Выбрать главу

В поморском доме темно, потому что окна затянуты мутным, запотевшим целлофаном. Как слюдой...

Рыбацкая изба — это длинный, рубленный в лапу послевоенный барак, стоящий по углам на дубовых пнях или ледникового происхождения валунах, маленькая, обитая рваным дерматином дверь, печь, давно не беленная и обтрескавшаяся, стол, прибитые к полу скамьи. На стене железные кружки висят в ряд на длинных загнутых гвоздях. В углу развороченная сыростью, как взрывом, лохань для умывания, над панцирными сетями-кроватями марлевые пологи от комаров. Еще здесь на полу свалены в кучу горчичного цвета матрасы, а провода, свисающие с низких притолок, приспособлены под бельевые веревки.

А вот раньше на тонях все было иначе: в просторных сараях, выстроенных еще в XIX столетии, а то и раньше, где на выскобленных скребками бревенчатых стенах висел разного рода рыболовный инструментарий — мережь-сеть, острога для ручного боя рыбы, изъеденная морской солью драга для сбора водорослей, берестяной пестерь, что не пропускал воды, а в брезентовом мешке — каменные грузила, — всё было по чину, всё на своем месте, и так из века в век

Старики, оставшиеся в Пурнеме, Лямце, Тамице, Онеге и Ворзогорах, еще помнят, как раньше шили карбаса, чтобы они волну резали, не то, что сейчас «казанки» — как консервные банки с волны на волну переваливаются, как ходили на Кондостров и на Кий.

А во время прилива с фарватера, проставленного ржавыми бакенами, к острову ходят водометные катера «Онега-сплав», что ревут, плюются водой, поднимают волну. Мимо отмелей и выступающих из воды каменных глыб, облепленных жирными лиловыми водорослями, судно способно подойти и к местному причалу — огромному сварному поплавку из-под плавучего крана. С дебаркадера на берег к домам ведет сколоченная из горбыля мостовая. Раньше здесь, на мысу, находилась таможня Крестного монастыря, о которой свидетельствуют сохранившиеся до сих пор вбитые в прибрежные гранитные луды стальные кольца — так перегораживали островную бухту, привязывали корабли. Особо соблюдали вывоз и провоз соли, которую выпаривали на солеварнях Кия.

Дома островных рабочих тут стоят у самой воды, и если ночью не закрывать окно, то в дрожащую красными сполохами печного огня комнату будут доноситься неумолчный шум моря, веками точащего мертвые камни, и крики чаек.

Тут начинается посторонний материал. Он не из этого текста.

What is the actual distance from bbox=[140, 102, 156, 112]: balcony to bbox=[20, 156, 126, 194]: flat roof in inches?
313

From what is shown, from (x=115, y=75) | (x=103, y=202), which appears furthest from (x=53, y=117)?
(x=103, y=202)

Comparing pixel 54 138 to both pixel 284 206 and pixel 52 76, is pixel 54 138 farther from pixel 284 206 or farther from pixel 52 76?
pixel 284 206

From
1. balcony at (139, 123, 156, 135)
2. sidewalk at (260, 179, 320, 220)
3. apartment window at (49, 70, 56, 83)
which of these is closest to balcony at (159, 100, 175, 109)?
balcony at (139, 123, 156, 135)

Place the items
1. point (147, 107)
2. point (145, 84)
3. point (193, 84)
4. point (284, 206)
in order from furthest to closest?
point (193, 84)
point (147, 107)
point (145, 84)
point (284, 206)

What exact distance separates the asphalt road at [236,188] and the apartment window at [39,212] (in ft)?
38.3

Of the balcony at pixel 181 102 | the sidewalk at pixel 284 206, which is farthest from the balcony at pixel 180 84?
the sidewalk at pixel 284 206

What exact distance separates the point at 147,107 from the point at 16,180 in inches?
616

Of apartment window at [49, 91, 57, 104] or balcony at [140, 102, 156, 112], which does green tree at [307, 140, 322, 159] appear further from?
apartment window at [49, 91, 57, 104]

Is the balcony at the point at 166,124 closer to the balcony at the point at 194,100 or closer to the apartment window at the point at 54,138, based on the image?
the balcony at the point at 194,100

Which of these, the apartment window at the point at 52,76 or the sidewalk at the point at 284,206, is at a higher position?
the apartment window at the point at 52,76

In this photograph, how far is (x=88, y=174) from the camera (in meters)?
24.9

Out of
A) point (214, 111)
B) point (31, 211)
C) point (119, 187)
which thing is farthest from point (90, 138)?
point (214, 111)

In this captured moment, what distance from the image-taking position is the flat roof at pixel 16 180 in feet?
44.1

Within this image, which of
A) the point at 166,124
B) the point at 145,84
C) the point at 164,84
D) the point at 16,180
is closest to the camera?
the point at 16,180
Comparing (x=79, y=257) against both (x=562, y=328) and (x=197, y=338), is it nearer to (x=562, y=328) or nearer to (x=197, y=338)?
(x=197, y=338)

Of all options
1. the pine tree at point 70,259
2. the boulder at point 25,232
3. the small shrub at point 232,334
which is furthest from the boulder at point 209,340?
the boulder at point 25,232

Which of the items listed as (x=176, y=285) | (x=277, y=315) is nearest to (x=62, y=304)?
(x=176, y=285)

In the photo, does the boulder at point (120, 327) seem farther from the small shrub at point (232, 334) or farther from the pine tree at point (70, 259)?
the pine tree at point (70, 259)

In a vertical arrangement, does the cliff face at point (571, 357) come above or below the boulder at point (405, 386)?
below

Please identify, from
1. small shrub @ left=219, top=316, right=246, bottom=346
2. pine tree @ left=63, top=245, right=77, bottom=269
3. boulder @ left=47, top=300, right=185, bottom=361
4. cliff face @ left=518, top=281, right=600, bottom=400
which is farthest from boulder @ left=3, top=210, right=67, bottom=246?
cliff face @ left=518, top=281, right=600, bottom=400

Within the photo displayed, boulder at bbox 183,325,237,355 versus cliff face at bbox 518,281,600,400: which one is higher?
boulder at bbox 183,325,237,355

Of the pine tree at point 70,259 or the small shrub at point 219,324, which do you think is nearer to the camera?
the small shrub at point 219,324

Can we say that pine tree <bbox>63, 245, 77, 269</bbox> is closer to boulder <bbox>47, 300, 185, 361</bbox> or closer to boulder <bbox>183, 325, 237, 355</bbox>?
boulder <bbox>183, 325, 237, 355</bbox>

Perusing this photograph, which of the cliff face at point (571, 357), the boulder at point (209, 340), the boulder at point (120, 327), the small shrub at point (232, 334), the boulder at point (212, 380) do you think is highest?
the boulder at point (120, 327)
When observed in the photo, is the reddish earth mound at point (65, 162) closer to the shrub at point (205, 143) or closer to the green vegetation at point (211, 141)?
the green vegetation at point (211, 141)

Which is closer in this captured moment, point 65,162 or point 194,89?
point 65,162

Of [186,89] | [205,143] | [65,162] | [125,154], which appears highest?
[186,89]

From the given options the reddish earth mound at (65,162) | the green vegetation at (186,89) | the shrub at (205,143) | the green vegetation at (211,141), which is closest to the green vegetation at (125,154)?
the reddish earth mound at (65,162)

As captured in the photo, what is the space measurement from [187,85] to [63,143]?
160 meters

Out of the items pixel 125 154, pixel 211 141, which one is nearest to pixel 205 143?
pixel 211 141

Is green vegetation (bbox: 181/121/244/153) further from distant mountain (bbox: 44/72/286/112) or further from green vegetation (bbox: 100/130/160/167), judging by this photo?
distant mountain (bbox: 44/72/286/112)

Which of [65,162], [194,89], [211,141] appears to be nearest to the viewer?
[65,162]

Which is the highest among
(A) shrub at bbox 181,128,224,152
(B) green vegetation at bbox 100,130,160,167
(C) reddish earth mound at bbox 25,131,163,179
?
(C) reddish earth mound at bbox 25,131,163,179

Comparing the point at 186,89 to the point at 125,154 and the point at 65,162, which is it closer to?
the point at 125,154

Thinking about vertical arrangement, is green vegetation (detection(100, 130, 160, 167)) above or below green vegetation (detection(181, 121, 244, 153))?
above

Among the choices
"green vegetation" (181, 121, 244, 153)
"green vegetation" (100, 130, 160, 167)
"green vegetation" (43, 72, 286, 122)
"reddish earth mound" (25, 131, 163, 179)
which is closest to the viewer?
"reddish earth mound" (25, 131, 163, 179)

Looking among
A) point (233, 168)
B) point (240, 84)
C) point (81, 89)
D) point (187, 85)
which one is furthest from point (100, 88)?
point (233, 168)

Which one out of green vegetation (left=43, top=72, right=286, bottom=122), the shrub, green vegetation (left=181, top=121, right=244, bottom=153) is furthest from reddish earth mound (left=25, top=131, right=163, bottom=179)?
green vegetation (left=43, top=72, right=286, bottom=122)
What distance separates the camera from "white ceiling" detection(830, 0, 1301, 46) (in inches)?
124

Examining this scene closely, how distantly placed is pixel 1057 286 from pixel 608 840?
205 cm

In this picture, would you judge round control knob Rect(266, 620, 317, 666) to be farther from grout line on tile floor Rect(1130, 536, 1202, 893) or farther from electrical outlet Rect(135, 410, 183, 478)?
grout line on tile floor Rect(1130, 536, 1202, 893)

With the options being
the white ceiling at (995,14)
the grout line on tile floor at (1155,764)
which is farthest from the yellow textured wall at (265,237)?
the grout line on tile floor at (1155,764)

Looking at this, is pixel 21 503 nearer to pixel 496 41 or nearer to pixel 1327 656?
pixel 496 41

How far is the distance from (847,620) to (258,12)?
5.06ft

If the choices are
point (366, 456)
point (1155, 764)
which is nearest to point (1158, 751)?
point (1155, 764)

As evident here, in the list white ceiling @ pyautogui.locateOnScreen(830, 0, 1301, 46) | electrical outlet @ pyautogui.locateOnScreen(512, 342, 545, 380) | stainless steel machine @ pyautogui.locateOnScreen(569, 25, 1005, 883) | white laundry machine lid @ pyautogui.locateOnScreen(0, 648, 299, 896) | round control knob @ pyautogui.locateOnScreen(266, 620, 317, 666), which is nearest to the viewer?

На зиму в приморских поселках Лямицкого берега теперь мало кто остается. По большей части уезжают в Онегу, Мурманск, Архангельск или Северодвинск И становится совсем тихо, наступает то самое внутреннее и внешнее безмолвие, которое было здесь и во времена Соловецких началоположников. Весной и летом на побережье всё оживает, появляются дачники, всё более слышны голоса, смех, детские крики, а еще из Онеги сюда два раза в неделю приходит «Шебалин», привозит почту. Его встречают на «моторах» как посланника Большой земли «всей компанией», приветствуют, просят капитана передать в город друзьям и родственникам «гостинчики».

Он хмурится, но соглашается: мол «а шаньгами-то угостите за это?» —«Конечно!» — смеются на подошедших к «Шебалину» «Казанках», тех самых, «которые как консервные банки с волны на волну переваливаются»...

Еще один населенный пункт Поморского берега Белого моря, который помнит преподобного Германа Соловецкого, — Сумской посад. Точнее сказать, подвижника помнит устье реки Сума, где он в 1435 году встретил молодого монаха Зосиму, откуда они вместе ушли на Соловки и куда Герман, скорее всего, вновь вернулся в поисках «христолюбивых людей ради нужд монастырского строительства».

Первое же упоминание о Сумском посаде (Сумском остроге) относится к 1452 году, когда Марфа Борецкая отписала его в вечное пользование Соловецкому монастырю. Основанное новгородскими переселенцами село находилось на берегу реки Сумы, точнее сказать, было поделено рекой на две части и отстояло от Онежской губы Белого моря на несколько километров. Сделано это было не случайно — весенние половодья и морские приливы были серьезной угрозой посаду, и даже самые изощренные поморские инженерные сооружения (заплотины) не всегда спасали от затопления.

К моменту посещения этого поселения Германом оно уже было хорошо известно на побережье как место, где занимались солеварением, морскими промыслами, охотой, а также судостроением. На первый взгляд набор традиционный для северян, но не следует забывать, что лишь зажиточное, имеющее влияние поморское село могло адекватно откликнуться на нужды соловецких отшельников, найдя для себя со временем не только духовную, но и материальную выгоду в таком сотрудничестве.